I certainly don't have profound knowledge of the deep research of experts in the field. But since the Bell Curve contretemps, I have kept up a little with some in the field who sympathize with my own position on this. They say the chilling effect has only gotten worse. Even a scholarly citation of Jensen can cause havoc with your career. 

The hesitant terms of Andrew's evidence ("don't have profound knowledge" "kept up a little" "they say") contrast with the grandness of his claim. He does not contradict the data. He refuses to revisit his original claim -- that there is a blackout -- and instead passively passes the buck to his readers:

Maybe the effect on research into non-racial aspects of IQ has been exaggerated and readers should check out Dr X's data. But they should also check out the original piece, which has some serious points to make.

That is a really soft piece of argument, a derivative of the non-apology apology. Were I to employ that form in any exploration of the force of white racism, I would be damned. As well I should be. 

When I raised the point about empathy the other day this is what I meant. If you're going to charge forth with the freighted claim that black people are intellectual inferiors, you should not do so claiming a lack of "profound knowledge of the deep research." Empathy -- among other things-- for the people affected by your grand claims should urge you to be better than anecdotal evidence from your friends. 

Andrew's point, and the casual means by which he arrives at it, is abstract for him. It is not for me. 

I have lived in the black community virtually my entire life. I went to black public schools. I went to a black university. I have spent a third of my life with a black woman. When I wake up in the morning, black people are the first thing I see. My black mother and father hurled books at me. My black Howard professors shot down my dumb theories. My black book editor parses through my long unwieldy thoughts. My black wife reads my first drafts. In very literal terms, what you read here everyday is representation of the collective brain-power of a black community. 
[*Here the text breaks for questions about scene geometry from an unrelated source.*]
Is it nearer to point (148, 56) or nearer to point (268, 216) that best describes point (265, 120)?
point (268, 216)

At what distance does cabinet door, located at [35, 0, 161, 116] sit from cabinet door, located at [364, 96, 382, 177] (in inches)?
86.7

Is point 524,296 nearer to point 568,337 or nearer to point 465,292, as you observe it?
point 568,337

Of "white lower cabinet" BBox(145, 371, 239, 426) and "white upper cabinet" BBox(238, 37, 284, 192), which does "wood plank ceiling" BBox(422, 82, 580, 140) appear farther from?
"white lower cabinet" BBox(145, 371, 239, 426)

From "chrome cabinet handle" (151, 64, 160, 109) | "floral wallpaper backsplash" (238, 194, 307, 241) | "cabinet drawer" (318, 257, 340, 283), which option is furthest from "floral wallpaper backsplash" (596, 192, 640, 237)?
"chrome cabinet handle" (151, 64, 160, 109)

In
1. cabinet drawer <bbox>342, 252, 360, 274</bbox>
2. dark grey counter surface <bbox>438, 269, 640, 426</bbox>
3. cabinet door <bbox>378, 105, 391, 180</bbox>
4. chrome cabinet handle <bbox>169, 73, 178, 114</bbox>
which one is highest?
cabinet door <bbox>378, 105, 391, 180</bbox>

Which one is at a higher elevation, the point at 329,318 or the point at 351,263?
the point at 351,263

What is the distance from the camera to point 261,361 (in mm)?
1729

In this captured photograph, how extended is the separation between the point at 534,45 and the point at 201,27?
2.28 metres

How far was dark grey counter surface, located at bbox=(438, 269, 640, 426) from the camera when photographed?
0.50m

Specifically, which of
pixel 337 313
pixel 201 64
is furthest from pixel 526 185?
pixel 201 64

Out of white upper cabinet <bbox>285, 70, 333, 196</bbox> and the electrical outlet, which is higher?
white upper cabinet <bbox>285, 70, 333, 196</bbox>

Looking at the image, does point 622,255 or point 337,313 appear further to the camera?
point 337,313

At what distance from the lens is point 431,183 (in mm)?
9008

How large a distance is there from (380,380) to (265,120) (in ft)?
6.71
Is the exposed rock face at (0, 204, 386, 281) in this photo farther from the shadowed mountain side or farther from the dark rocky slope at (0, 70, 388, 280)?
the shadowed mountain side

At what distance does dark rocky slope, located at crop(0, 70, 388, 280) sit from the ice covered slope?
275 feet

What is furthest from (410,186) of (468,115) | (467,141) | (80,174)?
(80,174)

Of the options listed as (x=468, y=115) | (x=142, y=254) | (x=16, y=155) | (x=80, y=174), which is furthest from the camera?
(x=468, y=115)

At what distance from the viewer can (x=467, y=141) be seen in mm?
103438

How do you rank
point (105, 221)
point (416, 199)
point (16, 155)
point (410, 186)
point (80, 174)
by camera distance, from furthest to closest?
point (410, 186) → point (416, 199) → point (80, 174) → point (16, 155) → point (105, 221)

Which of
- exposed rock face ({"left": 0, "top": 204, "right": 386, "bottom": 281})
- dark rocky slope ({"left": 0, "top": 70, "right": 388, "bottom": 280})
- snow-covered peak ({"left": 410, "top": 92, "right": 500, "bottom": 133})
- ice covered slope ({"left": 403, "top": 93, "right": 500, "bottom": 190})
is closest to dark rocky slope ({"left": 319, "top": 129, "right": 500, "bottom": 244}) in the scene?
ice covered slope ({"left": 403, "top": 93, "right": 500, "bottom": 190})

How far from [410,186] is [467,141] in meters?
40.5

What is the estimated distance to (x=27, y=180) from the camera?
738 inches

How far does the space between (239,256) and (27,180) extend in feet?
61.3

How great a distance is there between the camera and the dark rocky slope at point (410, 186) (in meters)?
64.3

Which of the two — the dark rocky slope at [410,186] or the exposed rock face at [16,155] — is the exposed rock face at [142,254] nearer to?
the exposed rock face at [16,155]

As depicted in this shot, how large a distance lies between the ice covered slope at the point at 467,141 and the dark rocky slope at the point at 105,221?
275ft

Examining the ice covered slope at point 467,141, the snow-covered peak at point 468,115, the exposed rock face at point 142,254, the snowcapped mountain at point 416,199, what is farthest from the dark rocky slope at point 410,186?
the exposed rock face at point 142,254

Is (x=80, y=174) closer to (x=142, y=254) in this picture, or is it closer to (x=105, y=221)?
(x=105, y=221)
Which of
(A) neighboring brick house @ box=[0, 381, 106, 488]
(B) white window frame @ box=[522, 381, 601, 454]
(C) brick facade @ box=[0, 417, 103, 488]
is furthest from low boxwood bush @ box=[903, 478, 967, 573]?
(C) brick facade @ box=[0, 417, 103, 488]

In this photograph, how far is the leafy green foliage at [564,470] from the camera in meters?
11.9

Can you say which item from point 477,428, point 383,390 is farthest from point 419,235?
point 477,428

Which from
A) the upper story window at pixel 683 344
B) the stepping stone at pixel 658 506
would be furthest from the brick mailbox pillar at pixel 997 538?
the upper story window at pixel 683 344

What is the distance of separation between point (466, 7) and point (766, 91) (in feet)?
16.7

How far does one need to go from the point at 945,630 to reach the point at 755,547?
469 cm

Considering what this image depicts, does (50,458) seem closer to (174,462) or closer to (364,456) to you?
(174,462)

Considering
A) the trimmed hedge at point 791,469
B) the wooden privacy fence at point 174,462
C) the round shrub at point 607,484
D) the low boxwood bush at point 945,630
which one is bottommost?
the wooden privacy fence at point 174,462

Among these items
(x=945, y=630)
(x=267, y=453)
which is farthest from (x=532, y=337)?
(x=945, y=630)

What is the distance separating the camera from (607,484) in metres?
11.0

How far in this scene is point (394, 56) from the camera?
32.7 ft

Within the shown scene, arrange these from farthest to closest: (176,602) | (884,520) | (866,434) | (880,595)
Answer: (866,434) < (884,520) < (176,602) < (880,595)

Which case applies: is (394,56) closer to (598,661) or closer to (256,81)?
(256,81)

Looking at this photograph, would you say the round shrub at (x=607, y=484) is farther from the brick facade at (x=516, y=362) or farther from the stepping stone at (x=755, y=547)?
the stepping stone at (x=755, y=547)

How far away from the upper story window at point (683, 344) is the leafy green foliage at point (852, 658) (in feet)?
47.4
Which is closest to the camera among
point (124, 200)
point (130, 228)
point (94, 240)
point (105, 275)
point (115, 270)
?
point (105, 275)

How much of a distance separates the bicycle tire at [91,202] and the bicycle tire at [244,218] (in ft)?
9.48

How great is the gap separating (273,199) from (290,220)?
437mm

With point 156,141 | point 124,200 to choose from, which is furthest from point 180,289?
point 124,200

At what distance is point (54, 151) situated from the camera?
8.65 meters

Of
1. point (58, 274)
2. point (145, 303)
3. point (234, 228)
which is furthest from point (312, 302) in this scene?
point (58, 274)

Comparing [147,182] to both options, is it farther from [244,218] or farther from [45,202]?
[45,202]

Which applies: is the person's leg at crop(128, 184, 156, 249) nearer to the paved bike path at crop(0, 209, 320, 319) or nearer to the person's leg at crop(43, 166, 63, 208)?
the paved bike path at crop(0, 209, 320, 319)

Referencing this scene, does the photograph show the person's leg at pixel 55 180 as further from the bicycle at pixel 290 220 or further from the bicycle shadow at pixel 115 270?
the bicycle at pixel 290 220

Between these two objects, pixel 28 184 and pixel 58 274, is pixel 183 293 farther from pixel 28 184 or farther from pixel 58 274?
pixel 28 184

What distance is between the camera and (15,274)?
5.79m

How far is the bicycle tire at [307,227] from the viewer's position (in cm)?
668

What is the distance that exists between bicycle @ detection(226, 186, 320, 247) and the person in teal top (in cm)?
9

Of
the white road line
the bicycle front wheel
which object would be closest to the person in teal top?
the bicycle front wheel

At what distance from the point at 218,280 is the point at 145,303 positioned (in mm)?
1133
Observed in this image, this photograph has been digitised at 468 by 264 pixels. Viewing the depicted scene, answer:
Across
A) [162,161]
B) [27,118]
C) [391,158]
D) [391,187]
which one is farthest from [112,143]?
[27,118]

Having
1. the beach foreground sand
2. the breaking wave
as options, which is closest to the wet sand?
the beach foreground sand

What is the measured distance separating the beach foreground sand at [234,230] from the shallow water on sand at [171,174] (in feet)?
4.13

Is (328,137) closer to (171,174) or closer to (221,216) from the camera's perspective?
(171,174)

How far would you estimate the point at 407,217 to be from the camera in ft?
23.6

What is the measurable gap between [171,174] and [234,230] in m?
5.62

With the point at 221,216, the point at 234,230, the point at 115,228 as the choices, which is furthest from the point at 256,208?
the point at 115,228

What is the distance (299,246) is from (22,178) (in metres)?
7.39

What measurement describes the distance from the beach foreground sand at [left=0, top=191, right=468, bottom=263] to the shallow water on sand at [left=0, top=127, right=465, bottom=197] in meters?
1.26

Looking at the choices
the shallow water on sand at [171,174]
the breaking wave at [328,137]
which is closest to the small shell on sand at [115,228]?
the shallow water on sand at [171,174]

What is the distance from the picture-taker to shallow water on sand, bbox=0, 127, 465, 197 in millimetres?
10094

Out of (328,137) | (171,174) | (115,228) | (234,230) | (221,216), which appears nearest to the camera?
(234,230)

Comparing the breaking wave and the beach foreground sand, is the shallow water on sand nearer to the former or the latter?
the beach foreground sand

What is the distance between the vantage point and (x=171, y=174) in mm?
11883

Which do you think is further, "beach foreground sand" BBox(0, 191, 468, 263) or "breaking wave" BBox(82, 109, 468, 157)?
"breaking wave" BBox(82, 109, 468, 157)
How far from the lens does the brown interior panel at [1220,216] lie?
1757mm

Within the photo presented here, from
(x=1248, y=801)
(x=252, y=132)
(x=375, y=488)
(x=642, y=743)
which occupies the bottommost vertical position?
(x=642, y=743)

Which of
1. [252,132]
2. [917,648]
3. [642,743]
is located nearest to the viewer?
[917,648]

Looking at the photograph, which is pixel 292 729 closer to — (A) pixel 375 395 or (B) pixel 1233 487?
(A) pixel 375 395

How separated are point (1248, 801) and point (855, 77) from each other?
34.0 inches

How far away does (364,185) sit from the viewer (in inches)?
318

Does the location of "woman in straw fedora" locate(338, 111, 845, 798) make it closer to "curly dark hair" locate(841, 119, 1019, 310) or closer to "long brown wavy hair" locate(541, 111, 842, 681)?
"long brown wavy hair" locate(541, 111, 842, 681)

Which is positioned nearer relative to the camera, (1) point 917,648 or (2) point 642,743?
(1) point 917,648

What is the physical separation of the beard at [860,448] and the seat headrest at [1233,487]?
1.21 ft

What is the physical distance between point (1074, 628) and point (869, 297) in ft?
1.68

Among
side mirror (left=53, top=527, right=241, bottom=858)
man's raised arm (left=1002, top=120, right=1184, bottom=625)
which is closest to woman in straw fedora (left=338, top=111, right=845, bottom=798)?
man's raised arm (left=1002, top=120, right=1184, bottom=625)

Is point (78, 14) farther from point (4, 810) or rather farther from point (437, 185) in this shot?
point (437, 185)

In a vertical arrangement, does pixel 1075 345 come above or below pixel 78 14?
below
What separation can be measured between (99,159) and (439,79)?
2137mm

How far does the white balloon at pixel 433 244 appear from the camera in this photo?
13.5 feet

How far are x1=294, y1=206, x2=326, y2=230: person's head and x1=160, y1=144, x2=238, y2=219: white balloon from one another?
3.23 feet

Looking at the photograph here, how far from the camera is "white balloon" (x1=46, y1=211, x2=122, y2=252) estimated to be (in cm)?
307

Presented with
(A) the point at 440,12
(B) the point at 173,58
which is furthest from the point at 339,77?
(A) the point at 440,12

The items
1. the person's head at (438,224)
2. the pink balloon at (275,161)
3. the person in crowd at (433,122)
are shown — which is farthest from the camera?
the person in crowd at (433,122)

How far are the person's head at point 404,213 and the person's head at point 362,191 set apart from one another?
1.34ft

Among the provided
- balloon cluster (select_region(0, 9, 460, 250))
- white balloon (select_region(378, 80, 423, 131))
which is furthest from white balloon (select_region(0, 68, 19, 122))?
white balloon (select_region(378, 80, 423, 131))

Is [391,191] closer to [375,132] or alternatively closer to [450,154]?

I am open to the notion that this genetic collection could be improved by a bit of Western Europe extraction. (In point of fact, this has already occurred.) But not when that notion is ventured by people standing on quick-sand and telling me its concrete.

This is my last entry on the subject. I respect Andrew as I did before. His influence on me remains. This is not polite-speak ventured for his benefit, but a message for all of the black readers who've reached out to me in anger, citing this as their reason for avoiding his work. I urge you to reconsider. It is the same point to be made about Naipaul. We don't always get to choose the means through which we acquire knowledge. Ignorance is not a weapon.